U.S. utilities are looking to retire significant coal generation capacities by 2025 and eliminate carbon emissions by 2050. Distributed, renewable energy sources, such as wind and solar power, are key to decarbonization but are challenging to integrate with the grid because of problems such as variability, backfeed, surge in voltage, and inconsistent quality. Distribution intelligence strategies and digital solutions can help utilities by giving them better visibility and control over DERs (distributed energy resources). Artificial Intelligence (AI) technology can play a big role in orchestrating the grid to send the excess electricity from DERs to the points of demand almost in real-time. It can make predictions based on grid data to improve system responsiveness, resilience, and reliability. In addition, AI solutions can also support decarbonization by tracking, predicting, and preventing greenhouse gases leaking from pipelines and other equipment.
Digital is circular
Digital is also a critical driver of circularity. The convergence of cloud, AI, machine learning, IoT, and other solutions is the foundation of sustainable manufacturing. Predictive PLM (mentioned earlier) needs IoT, digital twin technology, and other applications to perform simulations and what-if analyses in order to assess product performance and feed it into future design cycles. For example, GE Energy uses a digital twin of power plants to give a comparison of fuel and electricity costs so power plant operators can optimize the mix. As a result, one of its customers’ energy output improved by 2 to 3 percent, saving $15 million in each plant.

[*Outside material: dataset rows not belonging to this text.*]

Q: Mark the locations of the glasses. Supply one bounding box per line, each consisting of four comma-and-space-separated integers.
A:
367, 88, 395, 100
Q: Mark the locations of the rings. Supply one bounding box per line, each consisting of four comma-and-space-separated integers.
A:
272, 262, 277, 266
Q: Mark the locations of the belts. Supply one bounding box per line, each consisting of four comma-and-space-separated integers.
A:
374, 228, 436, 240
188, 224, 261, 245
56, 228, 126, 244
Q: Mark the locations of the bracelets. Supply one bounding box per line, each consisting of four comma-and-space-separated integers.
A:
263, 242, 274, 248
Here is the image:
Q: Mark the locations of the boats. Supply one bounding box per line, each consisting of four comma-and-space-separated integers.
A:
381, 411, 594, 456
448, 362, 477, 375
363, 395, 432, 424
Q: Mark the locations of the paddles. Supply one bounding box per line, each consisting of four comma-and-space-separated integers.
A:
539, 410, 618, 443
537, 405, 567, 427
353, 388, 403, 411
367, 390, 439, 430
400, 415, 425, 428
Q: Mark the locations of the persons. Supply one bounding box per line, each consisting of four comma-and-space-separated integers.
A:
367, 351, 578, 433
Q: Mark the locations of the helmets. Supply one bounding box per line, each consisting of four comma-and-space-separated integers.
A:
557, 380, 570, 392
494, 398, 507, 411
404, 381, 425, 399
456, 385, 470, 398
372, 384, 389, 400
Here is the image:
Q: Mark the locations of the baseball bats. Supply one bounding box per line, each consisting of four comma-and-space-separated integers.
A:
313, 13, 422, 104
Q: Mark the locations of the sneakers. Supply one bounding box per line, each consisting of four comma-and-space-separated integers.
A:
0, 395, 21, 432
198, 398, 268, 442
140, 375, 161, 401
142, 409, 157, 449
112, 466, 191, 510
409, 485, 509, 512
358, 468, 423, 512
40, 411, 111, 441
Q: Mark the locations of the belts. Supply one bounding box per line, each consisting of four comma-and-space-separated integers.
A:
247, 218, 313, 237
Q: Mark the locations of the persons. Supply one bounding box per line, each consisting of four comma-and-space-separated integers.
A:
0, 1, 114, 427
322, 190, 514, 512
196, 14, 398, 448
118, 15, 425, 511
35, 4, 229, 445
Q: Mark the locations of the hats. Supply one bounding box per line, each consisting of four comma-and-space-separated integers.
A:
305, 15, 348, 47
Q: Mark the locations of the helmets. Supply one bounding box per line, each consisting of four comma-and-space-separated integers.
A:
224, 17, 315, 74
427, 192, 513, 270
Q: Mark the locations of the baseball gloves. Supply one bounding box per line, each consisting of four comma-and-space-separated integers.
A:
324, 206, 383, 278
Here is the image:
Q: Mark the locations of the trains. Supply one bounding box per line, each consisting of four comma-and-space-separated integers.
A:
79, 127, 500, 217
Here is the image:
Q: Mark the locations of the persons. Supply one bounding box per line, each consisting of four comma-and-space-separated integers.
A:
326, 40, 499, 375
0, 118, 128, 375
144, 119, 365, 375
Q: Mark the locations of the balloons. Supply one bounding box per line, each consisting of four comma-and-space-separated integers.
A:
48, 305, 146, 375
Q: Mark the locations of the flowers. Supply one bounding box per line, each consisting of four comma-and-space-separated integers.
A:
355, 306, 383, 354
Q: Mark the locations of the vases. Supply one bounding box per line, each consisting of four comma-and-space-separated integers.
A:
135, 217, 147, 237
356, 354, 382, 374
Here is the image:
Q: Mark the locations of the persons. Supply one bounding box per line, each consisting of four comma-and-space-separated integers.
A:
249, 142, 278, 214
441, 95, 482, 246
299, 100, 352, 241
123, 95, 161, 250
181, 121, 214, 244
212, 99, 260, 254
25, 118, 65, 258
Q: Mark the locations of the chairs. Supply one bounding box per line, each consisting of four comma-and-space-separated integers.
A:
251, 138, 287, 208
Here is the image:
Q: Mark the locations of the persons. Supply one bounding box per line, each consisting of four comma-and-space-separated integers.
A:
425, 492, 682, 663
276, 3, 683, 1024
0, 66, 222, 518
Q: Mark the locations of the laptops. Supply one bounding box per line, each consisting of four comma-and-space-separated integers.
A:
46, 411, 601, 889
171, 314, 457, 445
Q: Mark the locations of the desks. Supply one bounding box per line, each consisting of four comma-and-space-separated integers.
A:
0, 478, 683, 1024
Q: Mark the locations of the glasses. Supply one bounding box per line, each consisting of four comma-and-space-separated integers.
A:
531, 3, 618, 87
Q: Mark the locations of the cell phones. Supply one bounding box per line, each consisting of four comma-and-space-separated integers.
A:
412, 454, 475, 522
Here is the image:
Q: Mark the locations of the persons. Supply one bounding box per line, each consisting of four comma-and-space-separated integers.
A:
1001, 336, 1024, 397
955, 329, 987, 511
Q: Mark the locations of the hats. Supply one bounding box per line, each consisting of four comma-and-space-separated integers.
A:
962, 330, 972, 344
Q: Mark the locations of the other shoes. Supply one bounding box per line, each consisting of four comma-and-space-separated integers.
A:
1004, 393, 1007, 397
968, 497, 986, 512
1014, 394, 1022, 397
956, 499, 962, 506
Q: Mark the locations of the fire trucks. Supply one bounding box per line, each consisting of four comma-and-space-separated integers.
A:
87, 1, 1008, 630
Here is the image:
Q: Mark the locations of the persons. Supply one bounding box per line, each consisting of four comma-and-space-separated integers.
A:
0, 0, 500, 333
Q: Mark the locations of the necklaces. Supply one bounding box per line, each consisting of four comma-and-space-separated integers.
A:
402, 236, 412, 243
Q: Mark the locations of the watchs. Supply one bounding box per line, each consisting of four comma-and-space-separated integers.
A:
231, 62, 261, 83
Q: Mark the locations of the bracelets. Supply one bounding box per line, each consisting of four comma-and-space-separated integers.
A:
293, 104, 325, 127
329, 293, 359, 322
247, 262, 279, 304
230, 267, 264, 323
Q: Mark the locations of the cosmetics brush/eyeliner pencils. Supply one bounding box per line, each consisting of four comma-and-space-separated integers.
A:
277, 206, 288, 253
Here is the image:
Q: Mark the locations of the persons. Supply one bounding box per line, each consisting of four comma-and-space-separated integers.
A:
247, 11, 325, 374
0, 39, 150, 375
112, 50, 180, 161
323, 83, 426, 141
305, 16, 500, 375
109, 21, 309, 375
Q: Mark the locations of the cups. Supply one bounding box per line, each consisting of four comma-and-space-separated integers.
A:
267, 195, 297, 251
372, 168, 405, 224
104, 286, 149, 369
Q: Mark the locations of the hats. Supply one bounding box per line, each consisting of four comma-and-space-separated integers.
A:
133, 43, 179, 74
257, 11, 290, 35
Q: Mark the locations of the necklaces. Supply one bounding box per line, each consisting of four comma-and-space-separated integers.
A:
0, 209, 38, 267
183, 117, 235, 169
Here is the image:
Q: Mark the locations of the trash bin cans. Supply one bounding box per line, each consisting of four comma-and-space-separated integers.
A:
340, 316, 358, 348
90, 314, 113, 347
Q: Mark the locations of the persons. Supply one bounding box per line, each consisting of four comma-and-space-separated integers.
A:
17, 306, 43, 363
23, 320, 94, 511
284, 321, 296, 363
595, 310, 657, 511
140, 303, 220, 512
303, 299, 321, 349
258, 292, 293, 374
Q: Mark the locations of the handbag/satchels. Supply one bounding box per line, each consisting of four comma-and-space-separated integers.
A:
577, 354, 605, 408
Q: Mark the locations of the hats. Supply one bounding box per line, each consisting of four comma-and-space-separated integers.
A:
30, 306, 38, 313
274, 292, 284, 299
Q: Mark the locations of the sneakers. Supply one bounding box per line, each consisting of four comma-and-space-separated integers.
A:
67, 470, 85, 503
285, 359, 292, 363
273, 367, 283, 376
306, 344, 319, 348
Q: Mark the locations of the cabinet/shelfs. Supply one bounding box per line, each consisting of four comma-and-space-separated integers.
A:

Intelligence for resilience
As one climate event after another disrupts power supply and other amenities, the inadequacy of disaster preparedness is very evident. While utilities do maintain excess capacity, the practice is neither operationally efficient nor enough to keep the grid functioning when large areas are impacted. A new efficient approach is needed to make sure energy systems are resilient in the face of extreme disruption, and that the most important consumer services are sustained, even if parts of the grid don’t work. This would not have been viable in the past. But now, there are digital solutions that can improve resilience at reasonable cost. Today, an Artificial Intelligence-based self-healing grid in Colorado’s hazardous terrains is managing to maintain supply during stormy weather and restore power almost immediately in case of disruption.
With the 2030 climate change deadline fast approaching, sustainability action is a top priority for most enterprises. The journey so far shows that ESG, besides being necessary for protecting the planet, is decidedly profitable for business, leading to improvement in efficiency, engagement, resilience, and other parameters. Technology, especially digital, is critical and indeed essential to this agenda.
Views are personal. The author is Senior Vice President, Global Head – Engineering Services and Blockchain, Infosys.